More destinations are pushing for hotels, restaurants and attractions to think about accessibility for travellers with differences. Some businesses have even encouraged their staff to undergo sensitivity training to recognize and respond to guests with autism.

Certified hotels include: Grand Palladium Bávaro Suites Resort & Spa (Dominican Republic), Legoland Resort (Winter Haven, Florida) and Beaches Resorts (Turks & Caicos, Negril and Ocho Rios). As well, Karisma Hotels & Resorts announced in August 2022 that most of its properties have earned an Autism Ready designation from Autism Double-Checked (ADC). The hotel group with properties in Mexico and Jamaica plans to develop visitor guides for each of its resorts, designed for the autism community to plan successful trips.
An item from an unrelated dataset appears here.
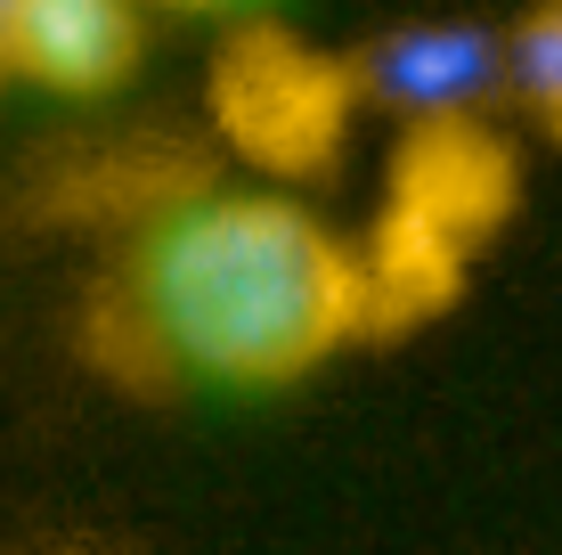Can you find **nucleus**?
Returning a JSON list of instances; mask_svg holds the SVG:
<instances>
[{"instance_id":"nucleus-7","label":"nucleus","mask_w":562,"mask_h":555,"mask_svg":"<svg viewBox=\"0 0 562 555\" xmlns=\"http://www.w3.org/2000/svg\"><path fill=\"white\" fill-rule=\"evenodd\" d=\"M147 9H180V16H254L261 0H147Z\"/></svg>"},{"instance_id":"nucleus-2","label":"nucleus","mask_w":562,"mask_h":555,"mask_svg":"<svg viewBox=\"0 0 562 555\" xmlns=\"http://www.w3.org/2000/svg\"><path fill=\"white\" fill-rule=\"evenodd\" d=\"M351 107H359L351 57L310 49L285 25H237L221 42V57H212V123L269 180L335 164Z\"/></svg>"},{"instance_id":"nucleus-3","label":"nucleus","mask_w":562,"mask_h":555,"mask_svg":"<svg viewBox=\"0 0 562 555\" xmlns=\"http://www.w3.org/2000/svg\"><path fill=\"white\" fill-rule=\"evenodd\" d=\"M514 197V164L497 156V140L473 123H424L416 131V156L400 164V197H392V221H383V245L375 262V302L392 295H449L464 245L481 237Z\"/></svg>"},{"instance_id":"nucleus-1","label":"nucleus","mask_w":562,"mask_h":555,"mask_svg":"<svg viewBox=\"0 0 562 555\" xmlns=\"http://www.w3.org/2000/svg\"><path fill=\"white\" fill-rule=\"evenodd\" d=\"M131 335L171 376L278 392L383 319L375 262L285 188H204L139 229L123 262Z\"/></svg>"},{"instance_id":"nucleus-6","label":"nucleus","mask_w":562,"mask_h":555,"mask_svg":"<svg viewBox=\"0 0 562 555\" xmlns=\"http://www.w3.org/2000/svg\"><path fill=\"white\" fill-rule=\"evenodd\" d=\"M506 99L562 147V0H530L506 25Z\"/></svg>"},{"instance_id":"nucleus-5","label":"nucleus","mask_w":562,"mask_h":555,"mask_svg":"<svg viewBox=\"0 0 562 555\" xmlns=\"http://www.w3.org/2000/svg\"><path fill=\"white\" fill-rule=\"evenodd\" d=\"M147 0H0V74L57 99H99L139 66Z\"/></svg>"},{"instance_id":"nucleus-4","label":"nucleus","mask_w":562,"mask_h":555,"mask_svg":"<svg viewBox=\"0 0 562 555\" xmlns=\"http://www.w3.org/2000/svg\"><path fill=\"white\" fill-rule=\"evenodd\" d=\"M359 107H383L400 123H473L506 99V33L473 16H408L351 49Z\"/></svg>"}]
</instances>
Plan ahead. Keep a copy of any prescriptions your child takes, along with contact information for his or her physicians and specialists handy. Also, pack extras of any essential items your child needs and have a checklist handy to make sure they aren’t left behind at the hotel or on the plane.

Prepare. Create a visual itinerary for your child to prepare him or her for the trip – everything from the airport experience to the planned activities, so there won’t be any surprises.

Bring along a goody bag to entertain the child while waiting at airports, restaurants, etc. Include books, stickers, snacks, water and small toys.

Schedule some downtime. Once you arrive at your destination, allow some time for settling in and getting everyone used to a new environment.

Tap into the expertise of your travel advisor to get the latest recommendations on destinations, attractions and hotels that go above and beyond to welcome children with special needs.